Roux leaned in. “Have you ever seen what a gun looks like up close?” He saw her slap coming and grabbed her wrist. Their eyes locked.

“You disgust me,” she said. “You’re an animal. You’re worse than an animal. You’re a—a criminal.”

“I’m a gambler,” he said curtly, turning his back to her and walking to the sofa. She unwillingly followed him. He stared out the balcony for a long time. She was afraid to break the silence lest he was in the midst of some epiphany concerning the truth of her words.

“I’ll make you a wager,” he said finally. “Tell Gideon about our affair. If he still marries you—I’ll give you half my net worth.”

Ivy couldn’t contain her guffaw. She should have seen this coming. With Roux, it always came down to the price tag.

He gestured toward the bedroom. “You think I haven’t noticed you’ve been stealing from me? Who else would accept you, Ivy, if they knew the real you? You fumble around your life like a deaf-mute person. You can’t pick a career, you can’t pick a man. You have no idea what you want.”

“Do you hear yourself?” she exploded. “The real me? You—don’t—know—me. We’ve literally just met again after a decade.”

“People never change.”

“Oh, for fuck’s sake.”

Roux strode to the door and pulled it open. “This is becoming tedious.”

Her face contorted. Control was a zero-sum game between them: one had to suck it from the other.

“Two weeks,” he said, propping the door open with his foot. “If I find out you still haven’t told precious Gideon, I’ll have a talk with him. My offer still stands. If you tell him—”

“Roux—”

“If you tell him and he forgives you, then I was wrong about everything. I’ll gladly pay up. And if he doesn’t take you back, well, I guess my money won’t seem so filthy after all.”

“You’re so—”

“Go.”

“Fuck you.”

“Go.”

She reached down, pulled off one shoe, and flung it with all her might at his head. The heel struck the wall near his left shoulder, leaving a black smudge the size of a quarter.
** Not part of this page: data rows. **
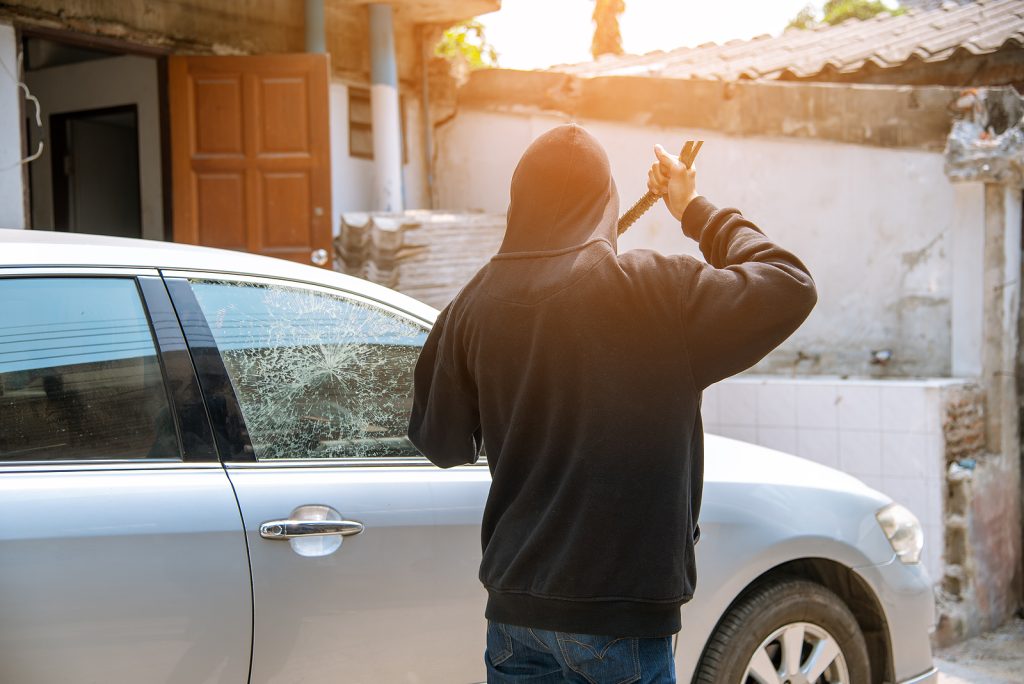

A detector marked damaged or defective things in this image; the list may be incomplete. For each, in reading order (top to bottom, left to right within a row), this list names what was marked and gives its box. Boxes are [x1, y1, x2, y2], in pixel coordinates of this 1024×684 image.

shattered window [190, 278, 426, 460]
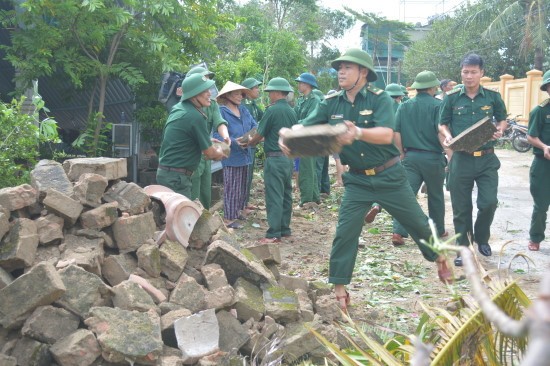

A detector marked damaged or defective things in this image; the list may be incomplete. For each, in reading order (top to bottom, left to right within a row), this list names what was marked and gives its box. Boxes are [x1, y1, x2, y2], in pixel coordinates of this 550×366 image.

pile of broken bricks [0, 158, 350, 366]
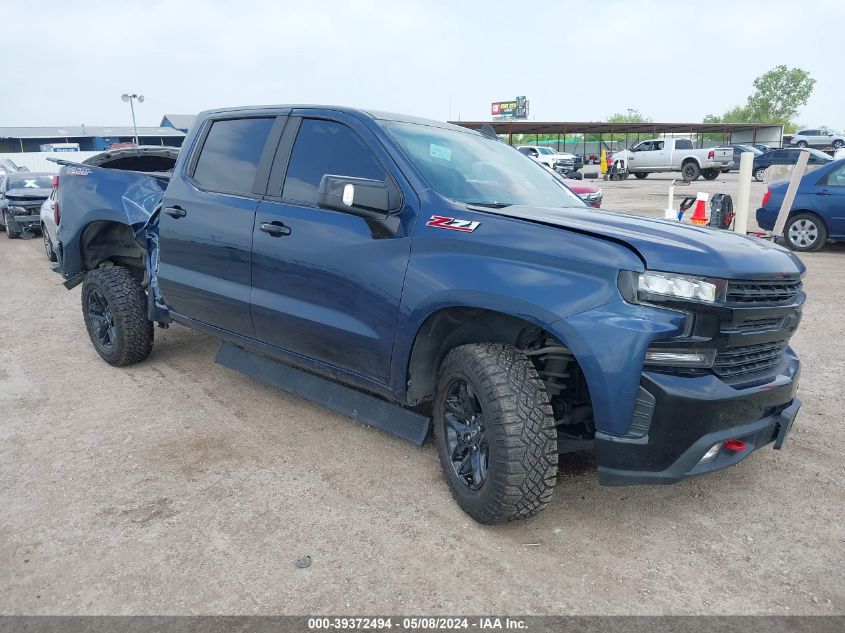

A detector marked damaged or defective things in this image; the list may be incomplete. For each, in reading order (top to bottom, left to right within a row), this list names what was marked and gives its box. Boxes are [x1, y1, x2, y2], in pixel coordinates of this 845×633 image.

damaged pickup truck [52, 106, 804, 524]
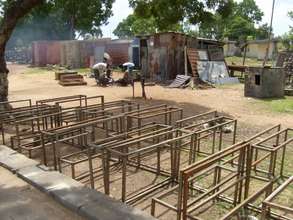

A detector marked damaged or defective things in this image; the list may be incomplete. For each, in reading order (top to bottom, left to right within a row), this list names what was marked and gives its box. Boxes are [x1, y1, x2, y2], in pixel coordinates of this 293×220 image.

rusty sheet metal panel [105, 40, 130, 65]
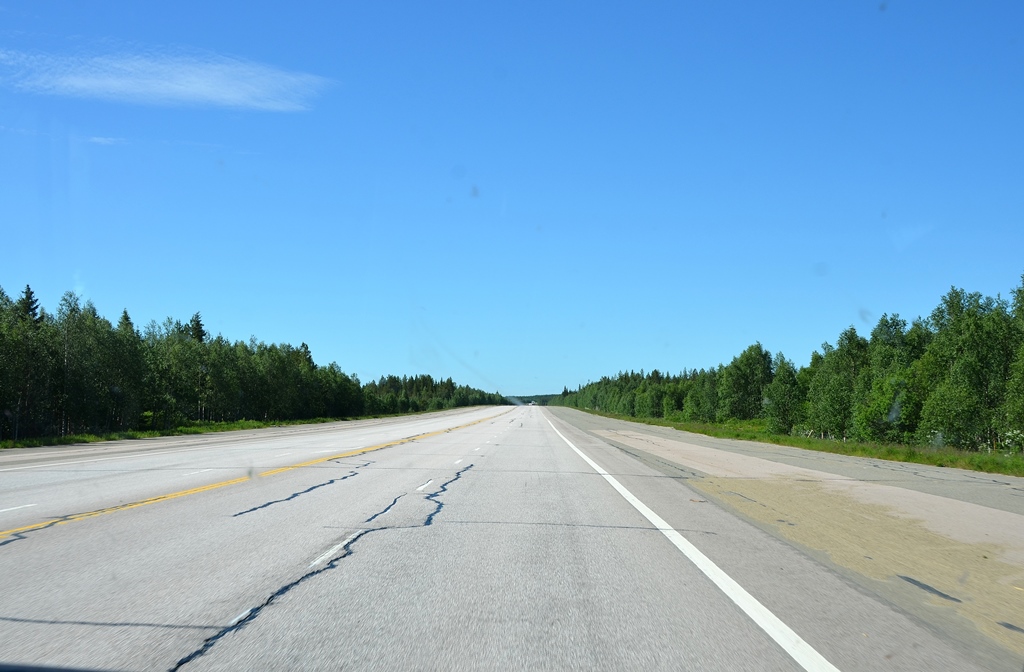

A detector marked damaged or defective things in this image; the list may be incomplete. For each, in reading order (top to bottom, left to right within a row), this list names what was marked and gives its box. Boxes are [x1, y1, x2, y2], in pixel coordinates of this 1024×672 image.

cracked asphalt [0, 407, 1011, 667]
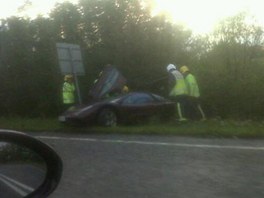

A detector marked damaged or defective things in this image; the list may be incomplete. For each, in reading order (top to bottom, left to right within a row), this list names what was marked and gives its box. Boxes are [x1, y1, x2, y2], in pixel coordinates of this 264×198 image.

crashed sports car [59, 91, 175, 127]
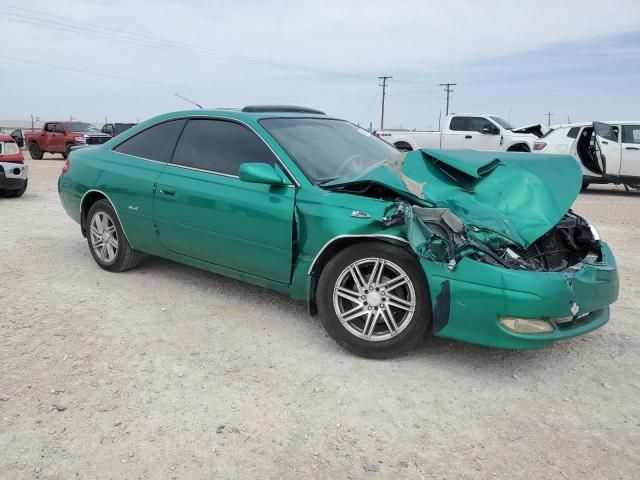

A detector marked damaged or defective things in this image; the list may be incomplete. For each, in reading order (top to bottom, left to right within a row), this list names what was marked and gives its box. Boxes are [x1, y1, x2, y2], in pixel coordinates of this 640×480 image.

damaged green car [57, 107, 616, 358]
crumpled hood [324, 149, 584, 248]
damaged front bumper [422, 240, 616, 348]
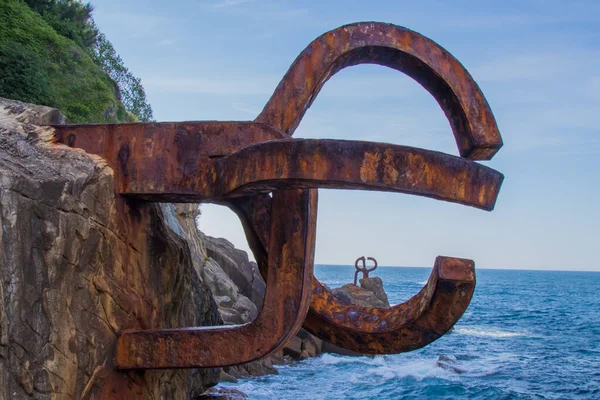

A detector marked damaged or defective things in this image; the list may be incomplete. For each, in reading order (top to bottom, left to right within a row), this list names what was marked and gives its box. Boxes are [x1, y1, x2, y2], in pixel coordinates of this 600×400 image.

rusty steel sculpture [51, 22, 504, 368]
rusty steel sculpture [354, 256, 378, 284]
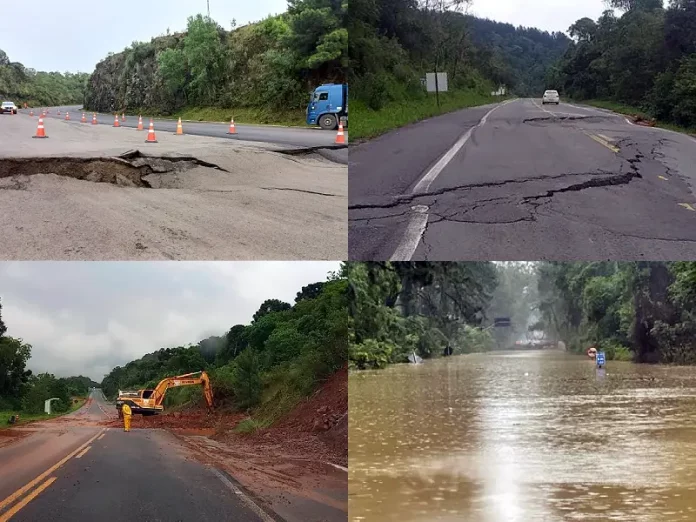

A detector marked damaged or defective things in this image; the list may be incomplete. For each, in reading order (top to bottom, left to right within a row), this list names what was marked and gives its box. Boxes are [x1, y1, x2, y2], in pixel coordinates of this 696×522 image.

cracked asphalt [350, 96, 696, 258]
damaged pavement [350, 96, 696, 258]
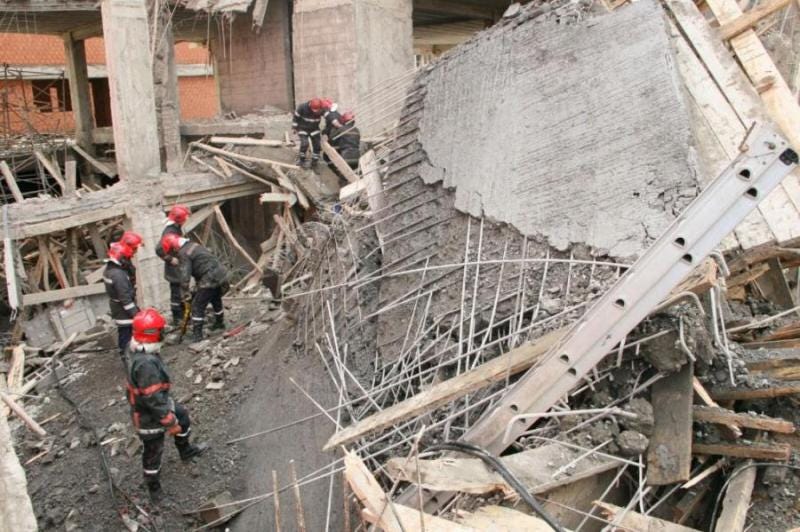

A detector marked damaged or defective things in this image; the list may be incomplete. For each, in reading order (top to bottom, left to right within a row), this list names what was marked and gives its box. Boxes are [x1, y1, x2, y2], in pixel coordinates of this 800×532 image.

broken wall [416, 0, 696, 260]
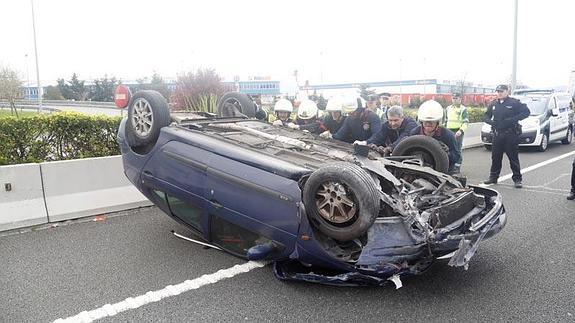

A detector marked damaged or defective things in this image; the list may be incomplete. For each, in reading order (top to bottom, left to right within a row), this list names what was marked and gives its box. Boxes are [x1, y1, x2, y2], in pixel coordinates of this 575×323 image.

overturned blue car [118, 89, 508, 288]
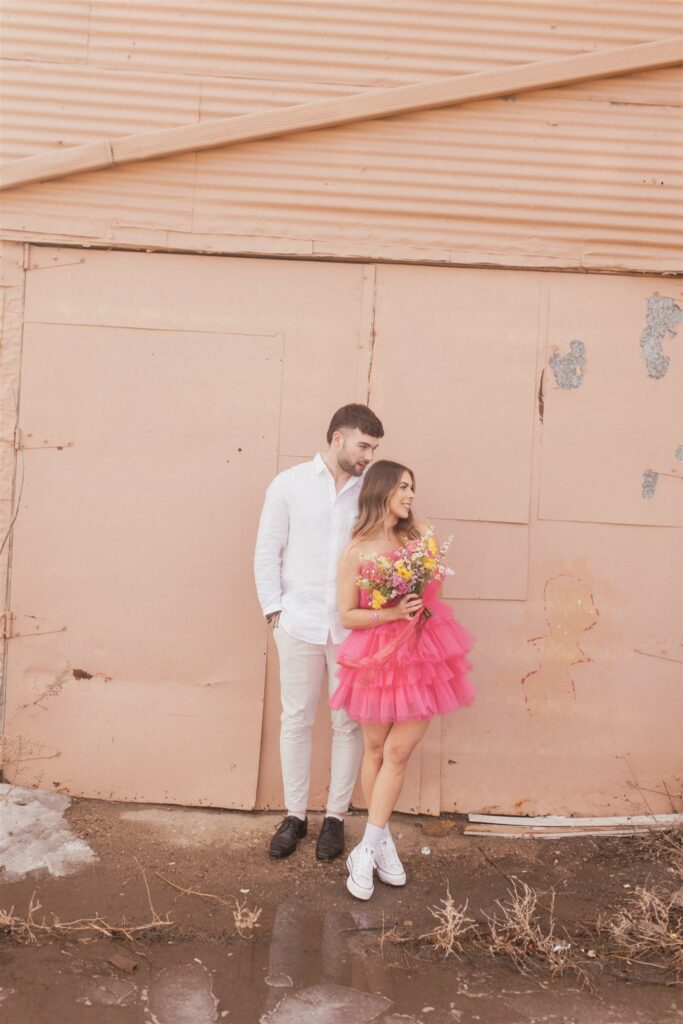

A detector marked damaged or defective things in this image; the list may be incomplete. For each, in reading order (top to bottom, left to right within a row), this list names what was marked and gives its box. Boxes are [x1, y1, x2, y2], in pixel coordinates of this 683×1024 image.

peeling paint [548, 344, 584, 392]
peeling paint [640, 296, 683, 380]
peeling paint [640, 470, 656, 498]
peeling paint [524, 580, 600, 716]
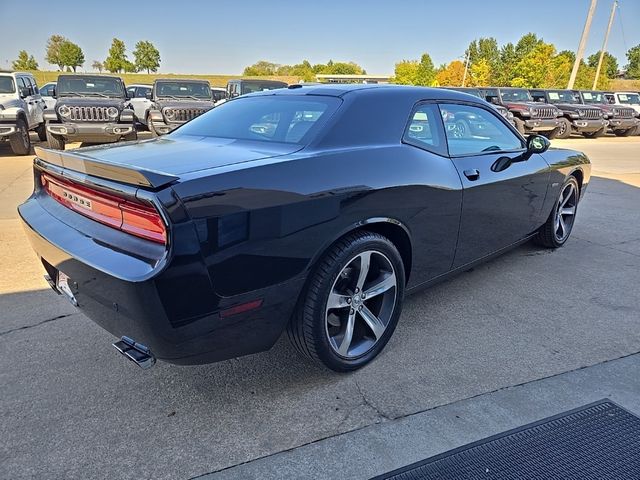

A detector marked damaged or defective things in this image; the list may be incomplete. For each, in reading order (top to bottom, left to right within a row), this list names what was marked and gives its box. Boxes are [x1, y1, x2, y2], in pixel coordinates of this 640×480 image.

pavement crack [0, 314, 74, 336]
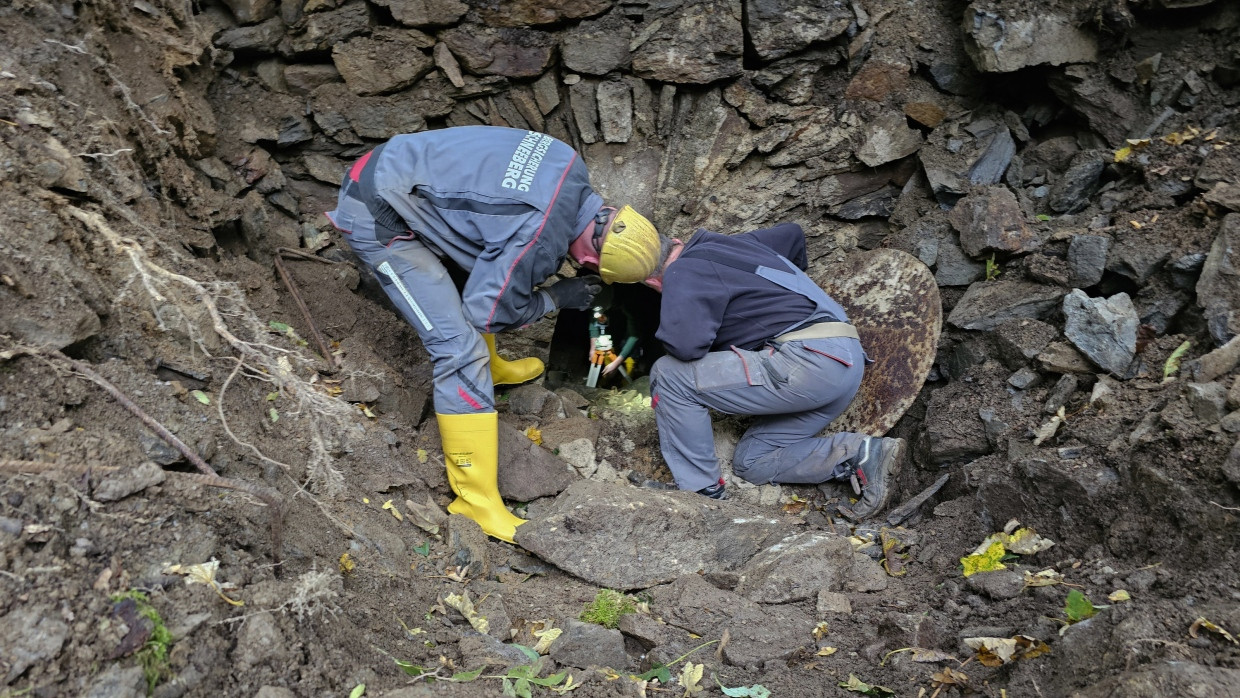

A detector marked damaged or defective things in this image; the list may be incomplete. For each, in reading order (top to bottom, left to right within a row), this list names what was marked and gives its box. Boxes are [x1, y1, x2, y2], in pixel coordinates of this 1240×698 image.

rusty metal disc [813, 247, 937, 433]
“That’s more like it,” he said. “You’re more honest when you’re angry.”

She flew at him but he was ready. He practically tossed her into the hallway, barring her way back inside with his steely arms. Dignity abandoned, Ivy called him all manner of names, insulted his mother, his lowly birth, called him corrupt, berated his corrupt mind, his disgusting habits, his cowardly nature, his lack of integrity. At her last insult, Roux pulled out his wallet and showered her with a fistful of crumpled bills. “There’s your integrity,” he said, and slammed the door.

* * *

SEX WAS A kind of sickness, Ivy realized, and that sickness began and ended with Roux. Maybe there was a kind of logic to Tom’s father’s fanaticism with God, worshipping an honest and righteous deity who would never betray you. She wondered if such devotion stemmed from willpower or from something else, a deeper secret to life she had never known. All her life she had had secrets. They had held her up like stilts on quicksand, without which she would have sank long ago, just another one of Sylvia’s sheep waiting to be led to slaughter. She felt she had to take control of her life. But how? I am the one controlling my life, am I not? she asked herself.